The present and following chapter extend the treatment of the dictionary problem to the case of more sophisticated forms of key matching, namely prefix match and substring match between a variable-length pattern string and all strings of an input dictionary. In particular, this chapter addresses the former problem, which occurs in many real-life applications concerned, first and foremost, with key-value stores and search engines. Discussion starts with very simple array-based solutions for internal and external memory (i.e. disks), and then moves to evaluate their time , space, and I/O complexities, which motivates the introduction of more advanced solutions for string compression (i.e. front coding and locality-preserving front coding), and data-structure design for prefix string search (i.e. compacted tries and Patricia tries). The chapter is concluded with a discussion on the management of dynamic and very large string dictionaries, which leads to the description of String B-trees. As for all previous chapters, the algorithmic discussion is enriched with pseudocodes, illustrative figures, and many running examples.

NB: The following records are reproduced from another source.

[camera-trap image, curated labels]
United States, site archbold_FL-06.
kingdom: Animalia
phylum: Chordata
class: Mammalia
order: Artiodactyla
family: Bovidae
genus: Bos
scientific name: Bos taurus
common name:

This chapter deals with the design of compressed data structures, an algorithmic field born just 30 years ago which now offers plenty of compressed solutions for most, if not all, classic data structures such as arrays, trees, and graphs. This last chapter aims at providing just an idea about these novel approaches to data structure design, by discussing the ones that we consider the most significant and fruitful, from an educational point of view. A side effect of this discussion will be the introduction of the paradigm called “pointerless programming,” which waives the explicit use of pointers (and thus integer offsets of four–eight bytes to index arbitrary items, such as strings, nodes, or edges) and instead uses compressed data structures built upon proper binary arrays that efficiently subsume the pointers, and support efficiently/optimally some interesting query operations over them.
This chapter deals with the design of data structures and algorithms for the substring search problem, which occurs mainly in computational biology and textual database applications to date. Most of the chapter is devoted to describing the two main data-structure champions in this context, the suffix array and the suffix tree. Several pseudocodes and illustrative examples enrich this discussion, which is accompanied by the evaluation of time, space, and I/O complexities incurred by their construction and by the execution of some powerful query operations. In particular, the chapter deals with the efficient/optimal construction of large suffix arrays in external memory, hence describing the DC3 algorithm and the I/O-efficient scan-based algorithm proposed by Gonnet, Baeza-Yates, and Snider, and the efficient direct construction of suffix trees, via McCreight’s algorithm, or via suffix arrays and LCP arrays. It will also detail the elegant construction of this latter array in internal memory, which is fundamental for several text-mining applications, some of which are described at the end of the chapter.